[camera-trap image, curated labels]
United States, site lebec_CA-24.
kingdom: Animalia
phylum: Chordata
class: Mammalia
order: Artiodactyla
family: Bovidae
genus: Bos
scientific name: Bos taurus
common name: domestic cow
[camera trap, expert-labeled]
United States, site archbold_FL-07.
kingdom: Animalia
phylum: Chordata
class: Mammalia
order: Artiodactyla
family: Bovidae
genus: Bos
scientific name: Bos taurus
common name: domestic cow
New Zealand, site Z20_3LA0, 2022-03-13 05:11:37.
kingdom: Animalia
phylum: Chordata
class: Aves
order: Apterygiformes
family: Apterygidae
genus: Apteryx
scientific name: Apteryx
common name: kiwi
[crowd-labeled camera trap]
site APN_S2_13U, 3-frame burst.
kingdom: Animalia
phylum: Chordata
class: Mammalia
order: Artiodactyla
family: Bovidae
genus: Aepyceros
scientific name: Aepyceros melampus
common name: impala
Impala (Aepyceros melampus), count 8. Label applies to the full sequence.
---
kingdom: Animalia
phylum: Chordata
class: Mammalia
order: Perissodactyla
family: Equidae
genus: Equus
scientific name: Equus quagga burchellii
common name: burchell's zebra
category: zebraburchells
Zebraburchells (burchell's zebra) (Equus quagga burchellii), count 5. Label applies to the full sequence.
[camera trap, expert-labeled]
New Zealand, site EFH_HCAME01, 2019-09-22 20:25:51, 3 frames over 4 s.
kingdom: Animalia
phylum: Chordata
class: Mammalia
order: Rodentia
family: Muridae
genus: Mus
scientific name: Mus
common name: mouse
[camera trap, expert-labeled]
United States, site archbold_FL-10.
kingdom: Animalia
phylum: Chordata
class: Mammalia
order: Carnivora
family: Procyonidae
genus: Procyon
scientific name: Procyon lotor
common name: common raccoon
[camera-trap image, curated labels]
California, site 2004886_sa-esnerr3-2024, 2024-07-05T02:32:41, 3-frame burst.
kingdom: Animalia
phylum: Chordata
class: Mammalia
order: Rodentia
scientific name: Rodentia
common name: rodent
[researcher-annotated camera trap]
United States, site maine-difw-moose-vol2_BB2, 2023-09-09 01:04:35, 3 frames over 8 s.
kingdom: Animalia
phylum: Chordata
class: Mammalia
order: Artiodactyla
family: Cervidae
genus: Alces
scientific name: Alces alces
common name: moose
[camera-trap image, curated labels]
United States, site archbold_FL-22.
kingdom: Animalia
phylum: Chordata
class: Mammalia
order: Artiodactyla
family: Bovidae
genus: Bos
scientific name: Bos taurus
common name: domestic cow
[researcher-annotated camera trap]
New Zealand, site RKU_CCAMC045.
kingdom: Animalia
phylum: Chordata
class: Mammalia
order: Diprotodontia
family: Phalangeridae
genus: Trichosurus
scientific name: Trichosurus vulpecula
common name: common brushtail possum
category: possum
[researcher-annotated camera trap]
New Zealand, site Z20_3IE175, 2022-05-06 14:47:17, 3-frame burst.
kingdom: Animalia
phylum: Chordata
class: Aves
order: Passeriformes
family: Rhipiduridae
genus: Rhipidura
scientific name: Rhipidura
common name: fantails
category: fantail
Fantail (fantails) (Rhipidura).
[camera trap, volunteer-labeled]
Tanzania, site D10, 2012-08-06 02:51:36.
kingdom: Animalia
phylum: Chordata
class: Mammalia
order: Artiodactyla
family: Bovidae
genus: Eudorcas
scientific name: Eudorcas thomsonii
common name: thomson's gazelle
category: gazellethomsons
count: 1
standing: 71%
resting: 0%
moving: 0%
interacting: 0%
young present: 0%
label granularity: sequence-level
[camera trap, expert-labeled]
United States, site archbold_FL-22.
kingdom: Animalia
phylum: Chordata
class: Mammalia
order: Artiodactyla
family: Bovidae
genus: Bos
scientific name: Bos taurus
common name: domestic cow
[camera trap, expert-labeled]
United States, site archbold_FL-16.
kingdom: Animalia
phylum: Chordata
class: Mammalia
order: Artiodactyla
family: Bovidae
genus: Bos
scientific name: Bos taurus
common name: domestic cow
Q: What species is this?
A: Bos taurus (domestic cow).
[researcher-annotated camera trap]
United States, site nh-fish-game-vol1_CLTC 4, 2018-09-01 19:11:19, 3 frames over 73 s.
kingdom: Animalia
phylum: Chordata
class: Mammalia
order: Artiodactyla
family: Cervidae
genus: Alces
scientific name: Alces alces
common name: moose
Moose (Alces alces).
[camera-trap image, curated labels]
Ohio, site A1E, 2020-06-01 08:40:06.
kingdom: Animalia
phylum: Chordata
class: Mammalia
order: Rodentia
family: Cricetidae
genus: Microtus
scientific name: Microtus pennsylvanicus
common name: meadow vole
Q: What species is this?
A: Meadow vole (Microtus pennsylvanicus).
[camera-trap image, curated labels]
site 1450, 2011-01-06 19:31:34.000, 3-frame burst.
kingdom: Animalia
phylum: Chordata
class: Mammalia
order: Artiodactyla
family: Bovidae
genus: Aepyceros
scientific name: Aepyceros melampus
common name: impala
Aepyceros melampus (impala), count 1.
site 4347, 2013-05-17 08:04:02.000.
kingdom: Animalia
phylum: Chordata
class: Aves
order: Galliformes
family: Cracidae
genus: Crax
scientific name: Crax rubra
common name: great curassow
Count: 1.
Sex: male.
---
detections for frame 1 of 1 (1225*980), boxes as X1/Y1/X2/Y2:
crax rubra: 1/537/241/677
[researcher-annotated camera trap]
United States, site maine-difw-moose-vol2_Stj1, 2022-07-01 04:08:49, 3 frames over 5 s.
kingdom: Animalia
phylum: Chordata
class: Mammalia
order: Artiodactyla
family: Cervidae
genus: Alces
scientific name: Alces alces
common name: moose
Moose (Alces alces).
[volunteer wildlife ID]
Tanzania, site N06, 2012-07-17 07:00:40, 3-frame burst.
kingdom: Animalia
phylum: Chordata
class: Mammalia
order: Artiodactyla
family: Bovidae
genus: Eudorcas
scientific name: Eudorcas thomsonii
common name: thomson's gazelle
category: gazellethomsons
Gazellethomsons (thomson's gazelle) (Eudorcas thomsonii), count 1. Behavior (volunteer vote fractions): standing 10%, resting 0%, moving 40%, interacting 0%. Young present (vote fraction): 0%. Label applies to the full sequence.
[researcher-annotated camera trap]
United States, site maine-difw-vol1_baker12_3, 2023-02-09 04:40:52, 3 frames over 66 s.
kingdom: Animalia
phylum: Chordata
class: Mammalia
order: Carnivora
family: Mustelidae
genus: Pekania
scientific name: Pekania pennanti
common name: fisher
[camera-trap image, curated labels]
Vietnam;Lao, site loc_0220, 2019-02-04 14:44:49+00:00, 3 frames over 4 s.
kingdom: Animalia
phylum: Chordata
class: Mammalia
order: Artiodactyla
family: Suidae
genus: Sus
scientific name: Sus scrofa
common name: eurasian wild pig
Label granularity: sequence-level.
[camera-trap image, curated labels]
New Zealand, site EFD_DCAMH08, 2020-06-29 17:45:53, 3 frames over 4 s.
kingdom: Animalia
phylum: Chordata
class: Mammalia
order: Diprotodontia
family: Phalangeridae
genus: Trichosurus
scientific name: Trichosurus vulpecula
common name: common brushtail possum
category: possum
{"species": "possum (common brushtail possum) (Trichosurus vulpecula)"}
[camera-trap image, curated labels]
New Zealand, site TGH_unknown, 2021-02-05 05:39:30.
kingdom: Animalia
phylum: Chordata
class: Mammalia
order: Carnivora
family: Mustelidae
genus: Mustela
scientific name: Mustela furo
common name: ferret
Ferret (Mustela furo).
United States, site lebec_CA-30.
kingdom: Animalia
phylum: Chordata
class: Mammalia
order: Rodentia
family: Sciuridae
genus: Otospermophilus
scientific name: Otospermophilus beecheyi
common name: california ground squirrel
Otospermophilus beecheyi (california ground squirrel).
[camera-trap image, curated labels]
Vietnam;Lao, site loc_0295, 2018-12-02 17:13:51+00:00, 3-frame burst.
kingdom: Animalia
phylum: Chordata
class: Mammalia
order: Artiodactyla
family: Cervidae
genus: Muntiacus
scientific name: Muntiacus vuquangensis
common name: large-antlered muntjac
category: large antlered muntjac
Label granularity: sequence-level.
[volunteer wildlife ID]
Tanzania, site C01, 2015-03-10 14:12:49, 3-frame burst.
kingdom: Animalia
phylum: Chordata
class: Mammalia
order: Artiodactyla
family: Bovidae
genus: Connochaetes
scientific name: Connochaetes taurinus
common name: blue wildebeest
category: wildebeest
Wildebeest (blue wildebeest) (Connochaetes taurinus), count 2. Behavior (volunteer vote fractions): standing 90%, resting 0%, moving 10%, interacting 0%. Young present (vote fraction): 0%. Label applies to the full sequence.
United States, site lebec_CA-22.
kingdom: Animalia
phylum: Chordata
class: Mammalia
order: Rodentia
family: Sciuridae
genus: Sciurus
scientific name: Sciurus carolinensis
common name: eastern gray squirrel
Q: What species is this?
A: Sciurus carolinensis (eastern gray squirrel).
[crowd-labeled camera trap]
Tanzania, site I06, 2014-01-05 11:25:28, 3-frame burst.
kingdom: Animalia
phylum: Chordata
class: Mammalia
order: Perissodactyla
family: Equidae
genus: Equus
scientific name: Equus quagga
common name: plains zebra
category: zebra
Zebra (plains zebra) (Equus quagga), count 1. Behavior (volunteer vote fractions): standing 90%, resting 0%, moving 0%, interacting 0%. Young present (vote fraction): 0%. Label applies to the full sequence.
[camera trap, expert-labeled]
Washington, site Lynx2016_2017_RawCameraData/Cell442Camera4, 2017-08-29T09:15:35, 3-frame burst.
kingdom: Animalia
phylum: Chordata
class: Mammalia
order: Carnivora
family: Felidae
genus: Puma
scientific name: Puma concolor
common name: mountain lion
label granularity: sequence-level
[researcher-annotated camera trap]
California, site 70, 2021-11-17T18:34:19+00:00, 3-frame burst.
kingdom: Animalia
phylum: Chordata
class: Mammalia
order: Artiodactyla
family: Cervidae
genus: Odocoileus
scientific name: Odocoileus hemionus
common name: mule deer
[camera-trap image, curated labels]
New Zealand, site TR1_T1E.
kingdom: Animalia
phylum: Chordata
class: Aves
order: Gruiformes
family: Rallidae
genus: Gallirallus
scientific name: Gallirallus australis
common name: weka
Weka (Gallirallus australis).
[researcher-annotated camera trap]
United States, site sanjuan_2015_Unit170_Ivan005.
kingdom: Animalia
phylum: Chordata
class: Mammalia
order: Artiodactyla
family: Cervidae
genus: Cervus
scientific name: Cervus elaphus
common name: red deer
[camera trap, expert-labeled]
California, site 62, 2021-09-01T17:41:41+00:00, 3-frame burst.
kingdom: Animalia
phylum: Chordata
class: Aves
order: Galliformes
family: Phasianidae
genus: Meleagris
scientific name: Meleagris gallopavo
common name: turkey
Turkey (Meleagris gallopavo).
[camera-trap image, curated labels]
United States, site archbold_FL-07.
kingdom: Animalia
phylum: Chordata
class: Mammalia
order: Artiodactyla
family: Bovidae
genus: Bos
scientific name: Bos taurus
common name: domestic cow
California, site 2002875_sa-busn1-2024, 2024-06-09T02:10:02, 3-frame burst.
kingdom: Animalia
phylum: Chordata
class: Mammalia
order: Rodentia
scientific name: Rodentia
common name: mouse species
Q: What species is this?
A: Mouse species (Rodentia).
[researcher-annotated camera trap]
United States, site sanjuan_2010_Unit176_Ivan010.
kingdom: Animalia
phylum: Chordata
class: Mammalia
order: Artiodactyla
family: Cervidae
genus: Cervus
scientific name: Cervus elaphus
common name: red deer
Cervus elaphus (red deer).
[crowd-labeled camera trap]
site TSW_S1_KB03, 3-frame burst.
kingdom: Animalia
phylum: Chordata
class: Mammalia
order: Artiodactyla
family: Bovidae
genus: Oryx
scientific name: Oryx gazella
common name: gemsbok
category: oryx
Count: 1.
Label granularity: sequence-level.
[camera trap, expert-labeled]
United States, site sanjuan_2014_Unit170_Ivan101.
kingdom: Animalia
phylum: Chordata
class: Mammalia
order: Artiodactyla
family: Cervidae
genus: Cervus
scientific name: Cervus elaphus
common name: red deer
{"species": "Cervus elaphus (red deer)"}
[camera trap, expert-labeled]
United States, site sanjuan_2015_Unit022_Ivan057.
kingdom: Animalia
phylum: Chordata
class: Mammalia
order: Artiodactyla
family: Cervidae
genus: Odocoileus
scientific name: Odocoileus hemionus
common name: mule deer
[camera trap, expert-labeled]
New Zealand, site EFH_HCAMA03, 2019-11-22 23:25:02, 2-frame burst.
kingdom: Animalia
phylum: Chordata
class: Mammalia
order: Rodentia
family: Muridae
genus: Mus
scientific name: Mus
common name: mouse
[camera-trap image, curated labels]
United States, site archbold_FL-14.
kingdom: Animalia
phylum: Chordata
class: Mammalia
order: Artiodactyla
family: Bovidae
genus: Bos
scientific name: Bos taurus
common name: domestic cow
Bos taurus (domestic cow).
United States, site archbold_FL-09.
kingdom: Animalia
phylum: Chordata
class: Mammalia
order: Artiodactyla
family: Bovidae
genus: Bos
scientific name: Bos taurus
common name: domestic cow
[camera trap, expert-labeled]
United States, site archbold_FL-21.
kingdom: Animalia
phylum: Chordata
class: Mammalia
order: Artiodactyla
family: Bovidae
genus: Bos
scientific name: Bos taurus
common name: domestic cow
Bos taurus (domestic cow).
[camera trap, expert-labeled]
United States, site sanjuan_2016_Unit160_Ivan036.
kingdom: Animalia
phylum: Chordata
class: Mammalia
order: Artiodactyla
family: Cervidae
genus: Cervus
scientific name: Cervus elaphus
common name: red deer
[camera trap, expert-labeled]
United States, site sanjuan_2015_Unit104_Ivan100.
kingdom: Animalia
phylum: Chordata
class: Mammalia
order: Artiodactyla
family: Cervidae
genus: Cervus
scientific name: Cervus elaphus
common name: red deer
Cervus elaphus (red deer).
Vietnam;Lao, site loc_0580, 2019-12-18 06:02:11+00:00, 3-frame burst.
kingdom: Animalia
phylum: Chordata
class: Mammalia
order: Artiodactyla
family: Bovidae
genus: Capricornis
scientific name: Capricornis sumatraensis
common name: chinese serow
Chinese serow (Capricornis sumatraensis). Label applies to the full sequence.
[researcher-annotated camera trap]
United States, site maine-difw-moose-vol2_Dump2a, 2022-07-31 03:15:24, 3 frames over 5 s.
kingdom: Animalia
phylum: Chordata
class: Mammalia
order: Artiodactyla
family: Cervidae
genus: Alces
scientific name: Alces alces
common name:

==*==

What you need to do ::
Among the entries above, locate the lines containing "Tanzania, site I06, 2014-01-05" and "United States, site sanjuan_2015_Unit170_Ivan005.", and transcribe exactly those two lines and all lines between.

Answer section ::
Tanzania, site I06, 2014-01-05 11:25:28, 3-frame burst.
kingdom: Animalia
phylum: Chordata
class: Mammalia
order: Perissodactyla
family: Equidae
genus: Equus
scientific name: Equus quagga
common name: plains zebra
category: zebra
Zebra (plains zebra) (Equus quagga), count 1. Behavior (volunteer vote fractions): standing 90%, resting 0%, moving 0%, interacting 0%. Young present (vote fraction): 0%. Label applies to the full sequence.
[camera trap, expert-labeled]
Washington, site Lynx2016_2017_RawCameraData/Cell442Camera4, 2017-08-29T09:15:35, 3-frame burst.
kingdom: Animalia
phylum: Chordata
class: Mammalia
order: Carnivora
family: Felidae
genus: Puma
scientific name: Puma concolor
common name: mountain lion
label granularity: sequence-level
[researcher-annotated camera trap]
California, site 70, 2021-11-17T18:34:19+00:00, 3-frame burst.
kingdom: Animalia
phylum: Chordata
class: Mammalia
order: Artiodactyla
family: Cervidae
genus: Odocoileus
scientific name: Odocoileus hemionus
common name: mule deer
[camera-trap image, curated labels]
New Zealand, site TR1_T1E.
kingdom: Animalia
phylum: Chordata
class: Aves
order: Gruiformes
family: Rallidae
genus: Gallirallus
scientific name: Gallirallus australis
common name: weka
Weka (Gallirallus australis).
[researcher-annotated camera trap]
United States, site sanjuan_2015_Unit170_Ivan005.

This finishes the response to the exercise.